15 ‘If another member of the church sins against you, go and point out the fault when the two of you are alone. If the member listens to you, you have regained that one. 16But if you are not listened to, take one or two others along with you, so that every word may be confirmed by the evidence of two or three witnesses. 17If the member refuses to listen to them, tell it to the church; and if the offender refuses to listen even to the church, let such a one be to you as a Gentile and a tax-collector. 18Truly I tell you, whatever you bind on earth will be bound in heaven, and whatever you loose on earth will be loosed in heaven. 19Again, truly I tell you, if two of you agree on earth about anything you ask, it will be done for you by my Father in heaven. 20For where two or three are gathered in my name, I am there among them.’

(Source – Matthew 18:15-20, NRSV)

First let me say, I’m not crazy about this translation.  When you look at the Greek, you wouldn’t translated the world adelphos as member of the church like the NRSV does.  Instead brother or sister is more accurate. The point is that this is someone close that Jesus talking about – someone with which the disciples would have had a long-term, on going interaction/relationship with.

Secondly, the term for sin needs some clarification.  The term here is translated as sin, as in missing the mark, bad action, etc.  However, it’s a bit off of what Jesus probably would have understood as sin – the same could be said for Paul and other Jewish Christians of the time.  In Hebrew, there are nine words for sin – six of which are nouns and three are verbs.  And the vast majority of the usage is with a noun.  The focus of sin is the broken relationship, the turning away from another/God, revolt, wandering, etc.  It’s about a state of being.

That’s all the foundation of what’s going on in this passage.

So what does it mean when it comes to dealing with difficult people?  First, Jesus isn’t saying put on rose-colored glasses and walk into something that is going to go bad all on your own.  Jesus is emphasizing the importance of community – close-knit community.

Secondly, taken out of context, this passage of Scripture looks like Jesus just made a check list of actions to take followed by the endorsement of casting someone out at the end if they just won’t listen.  The problem with that is this is not what Jesus is saying because that would contradict everything we know about Jesus.

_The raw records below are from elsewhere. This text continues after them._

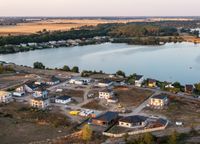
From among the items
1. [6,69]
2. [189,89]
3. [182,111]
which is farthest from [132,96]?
[6,69]

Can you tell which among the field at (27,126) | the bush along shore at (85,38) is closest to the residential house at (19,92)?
the field at (27,126)

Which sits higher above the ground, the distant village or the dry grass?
the dry grass

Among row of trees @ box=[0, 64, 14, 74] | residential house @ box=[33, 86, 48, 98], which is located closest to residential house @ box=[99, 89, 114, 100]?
residential house @ box=[33, 86, 48, 98]

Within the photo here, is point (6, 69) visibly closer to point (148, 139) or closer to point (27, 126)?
point (27, 126)

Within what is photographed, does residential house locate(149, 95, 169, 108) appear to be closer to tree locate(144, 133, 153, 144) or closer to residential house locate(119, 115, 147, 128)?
residential house locate(119, 115, 147, 128)

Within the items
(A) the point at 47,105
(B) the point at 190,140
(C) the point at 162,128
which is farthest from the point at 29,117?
(B) the point at 190,140

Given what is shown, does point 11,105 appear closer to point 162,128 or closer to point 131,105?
point 131,105
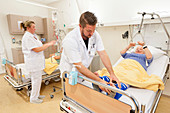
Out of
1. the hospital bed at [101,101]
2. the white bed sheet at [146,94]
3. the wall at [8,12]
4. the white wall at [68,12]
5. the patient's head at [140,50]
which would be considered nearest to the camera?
the hospital bed at [101,101]

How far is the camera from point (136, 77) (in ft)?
5.18

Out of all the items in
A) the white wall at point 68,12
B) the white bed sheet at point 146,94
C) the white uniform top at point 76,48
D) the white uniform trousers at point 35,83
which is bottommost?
the white uniform trousers at point 35,83

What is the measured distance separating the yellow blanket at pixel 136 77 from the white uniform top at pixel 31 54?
3.93ft

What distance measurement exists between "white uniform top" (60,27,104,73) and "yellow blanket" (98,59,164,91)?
0.54 meters

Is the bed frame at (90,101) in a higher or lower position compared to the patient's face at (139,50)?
lower

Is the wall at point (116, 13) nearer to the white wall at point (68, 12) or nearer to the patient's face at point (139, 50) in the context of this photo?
the patient's face at point (139, 50)

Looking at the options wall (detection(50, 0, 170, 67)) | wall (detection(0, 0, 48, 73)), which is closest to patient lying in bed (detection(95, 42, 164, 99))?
wall (detection(50, 0, 170, 67))

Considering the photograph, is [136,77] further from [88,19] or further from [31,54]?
[31,54]

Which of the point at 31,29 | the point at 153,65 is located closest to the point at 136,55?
the point at 153,65

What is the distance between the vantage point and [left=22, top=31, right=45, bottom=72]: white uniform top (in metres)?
1.90

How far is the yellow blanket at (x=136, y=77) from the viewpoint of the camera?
4.43 feet

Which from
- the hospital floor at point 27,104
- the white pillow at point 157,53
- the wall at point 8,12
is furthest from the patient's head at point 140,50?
the wall at point 8,12

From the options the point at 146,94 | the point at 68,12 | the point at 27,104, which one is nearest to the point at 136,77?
the point at 146,94

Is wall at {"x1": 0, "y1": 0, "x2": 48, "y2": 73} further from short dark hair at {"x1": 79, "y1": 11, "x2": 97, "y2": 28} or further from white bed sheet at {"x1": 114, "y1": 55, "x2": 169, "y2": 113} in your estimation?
white bed sheet at {"x1": 114, "y1": 55, "x2": 169, "y2": 113}
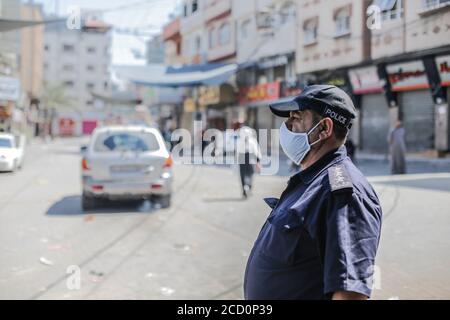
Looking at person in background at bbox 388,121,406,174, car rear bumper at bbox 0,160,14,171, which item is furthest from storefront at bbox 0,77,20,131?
person in background at bbox 388,121,406,174

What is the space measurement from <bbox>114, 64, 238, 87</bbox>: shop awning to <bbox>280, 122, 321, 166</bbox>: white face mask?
123 centimetres

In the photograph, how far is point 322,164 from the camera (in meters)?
1.71

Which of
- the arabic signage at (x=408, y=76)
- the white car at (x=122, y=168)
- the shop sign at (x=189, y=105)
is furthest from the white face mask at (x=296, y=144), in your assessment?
the white car at (x=122, y=168)

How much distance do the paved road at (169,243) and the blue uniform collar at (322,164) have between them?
0.77m

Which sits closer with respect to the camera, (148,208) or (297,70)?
(297,70)

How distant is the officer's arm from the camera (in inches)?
58.3

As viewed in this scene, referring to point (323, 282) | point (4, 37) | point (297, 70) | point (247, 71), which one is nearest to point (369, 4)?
point (297, 70)

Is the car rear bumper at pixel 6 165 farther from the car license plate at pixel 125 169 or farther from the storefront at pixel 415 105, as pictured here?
the car license plate at pixel 125 169

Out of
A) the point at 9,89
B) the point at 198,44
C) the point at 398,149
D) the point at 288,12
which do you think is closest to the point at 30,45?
the point at 9,89

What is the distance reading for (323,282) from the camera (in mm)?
1604

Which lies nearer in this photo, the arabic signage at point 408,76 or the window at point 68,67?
the arabic signage at point 408,76

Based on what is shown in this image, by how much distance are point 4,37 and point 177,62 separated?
107 centimetres

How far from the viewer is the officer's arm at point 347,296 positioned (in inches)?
58.3
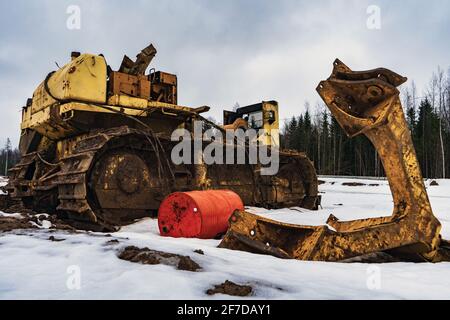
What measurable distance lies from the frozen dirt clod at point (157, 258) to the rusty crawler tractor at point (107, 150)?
2.85 m

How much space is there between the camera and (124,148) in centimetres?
648

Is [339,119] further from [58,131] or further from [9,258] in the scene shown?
[58,131]

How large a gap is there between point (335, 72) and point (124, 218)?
14.2 feet

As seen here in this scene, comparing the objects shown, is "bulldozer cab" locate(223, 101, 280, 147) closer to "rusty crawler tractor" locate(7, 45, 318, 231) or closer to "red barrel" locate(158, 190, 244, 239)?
"rusty crawler tractor" locate(7, 45, 318, 231)

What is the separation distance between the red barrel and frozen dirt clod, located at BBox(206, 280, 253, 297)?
2463 millimetres

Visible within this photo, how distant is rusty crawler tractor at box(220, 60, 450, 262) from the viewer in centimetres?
307

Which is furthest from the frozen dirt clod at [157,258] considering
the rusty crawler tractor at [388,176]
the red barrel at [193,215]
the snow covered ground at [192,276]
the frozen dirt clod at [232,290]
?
the red barrel at [193,215]

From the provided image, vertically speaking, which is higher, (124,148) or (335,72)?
(335,72)

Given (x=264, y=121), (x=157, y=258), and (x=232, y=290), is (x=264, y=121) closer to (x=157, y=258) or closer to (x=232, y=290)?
(x=157, y=258)

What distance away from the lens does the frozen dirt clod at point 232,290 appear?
205 cm

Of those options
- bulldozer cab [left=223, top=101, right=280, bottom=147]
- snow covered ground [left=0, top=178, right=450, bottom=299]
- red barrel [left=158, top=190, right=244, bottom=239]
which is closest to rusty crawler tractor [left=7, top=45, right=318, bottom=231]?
red barrel [left=158, top=190, right=244, bottom=239]

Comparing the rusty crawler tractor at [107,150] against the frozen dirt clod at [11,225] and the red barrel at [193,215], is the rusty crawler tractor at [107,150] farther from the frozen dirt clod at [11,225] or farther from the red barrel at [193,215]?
the red barrel at [193,215]

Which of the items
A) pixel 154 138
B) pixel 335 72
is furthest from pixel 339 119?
pixel 154 138

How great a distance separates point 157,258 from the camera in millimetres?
2723
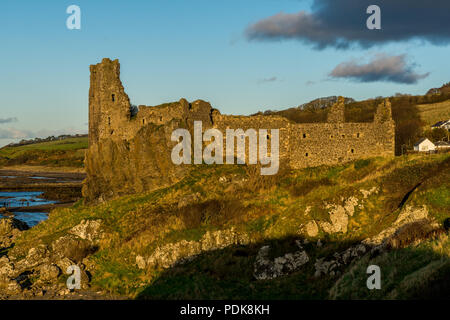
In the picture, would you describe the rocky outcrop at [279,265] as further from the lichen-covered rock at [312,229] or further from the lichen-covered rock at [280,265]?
the lichen-covered rock at [312,229]

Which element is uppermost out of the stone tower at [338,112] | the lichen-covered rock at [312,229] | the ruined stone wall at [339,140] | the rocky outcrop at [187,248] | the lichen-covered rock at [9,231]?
the stone tower at [338,112]

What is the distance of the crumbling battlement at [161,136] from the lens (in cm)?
3200

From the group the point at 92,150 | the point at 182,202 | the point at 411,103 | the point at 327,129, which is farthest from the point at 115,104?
the point at 411,103

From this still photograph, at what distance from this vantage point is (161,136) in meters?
34.0

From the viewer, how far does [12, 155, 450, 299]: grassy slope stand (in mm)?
19453

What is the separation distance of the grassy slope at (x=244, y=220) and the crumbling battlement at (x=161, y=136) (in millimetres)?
1869

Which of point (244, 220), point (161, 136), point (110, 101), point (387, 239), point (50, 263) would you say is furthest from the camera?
point (110, 101)

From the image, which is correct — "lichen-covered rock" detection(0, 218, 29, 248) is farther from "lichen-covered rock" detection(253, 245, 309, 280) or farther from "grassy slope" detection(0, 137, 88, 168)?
"grassy slope" detection(0, 137, 88, 168)

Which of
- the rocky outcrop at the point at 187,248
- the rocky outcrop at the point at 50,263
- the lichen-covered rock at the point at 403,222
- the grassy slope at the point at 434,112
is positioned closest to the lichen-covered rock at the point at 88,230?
the rocky outcrop at the point at 50,263

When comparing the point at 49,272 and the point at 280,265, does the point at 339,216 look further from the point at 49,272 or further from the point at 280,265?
the point at 49,272

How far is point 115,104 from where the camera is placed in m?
36.6

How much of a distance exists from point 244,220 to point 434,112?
12689 cm

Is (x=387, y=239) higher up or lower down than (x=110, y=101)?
lower down

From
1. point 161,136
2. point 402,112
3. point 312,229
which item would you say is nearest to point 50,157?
point 402,112
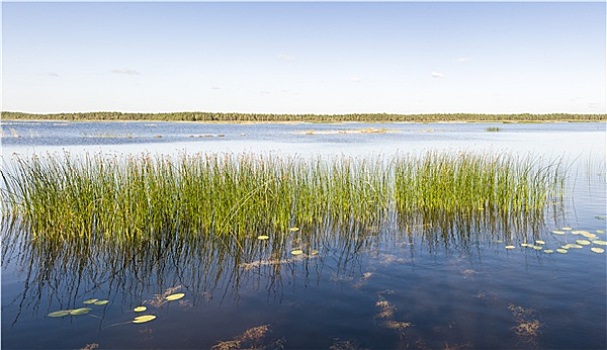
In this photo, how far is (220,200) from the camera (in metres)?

How many times did Jesus eat with tax collectors?  Tough to say exactly.  We all know the story of Zacchaeus – Jesus invites himself to Zacchaeus’ house.  Jesus called Matthew, a tax collector to be one of the 12.  Jesus wasn’t taking the typical approach towards tax collectors.  Instead what Jesus is saying is that love knows no bounds.  If a person who is in a long-term tight-knit community has a broken relationship with others within that community and they won’t listen to correction, Jesus is saying continue to offer love, grace, mercy, and forgiveness, just as you would a Gentile or tax collector.

In other words, the point is not to let the other person dictate how we respond to them.  Because we had a broken relationship with God, yet Jesus radically reorients us towards God again, we are called on to offer grace, mercy, love, and forgiveness to others who are close to us – even those that are close and have hurt us.  Jesus invited many into his close-knit community.  The response varied.  We invite people to be closer, but we can’t control how they respond.

In the next section of Matthew 18, we’ll hear Peter ask how many times we are to forgive someone who breaks a relationship with us – seven times Peter asks.  No Jesus says – 77 times.  In other words, we keep offering.  Always moving towards others.  That’s what love does – it brings people together and moves them in the direction of one another.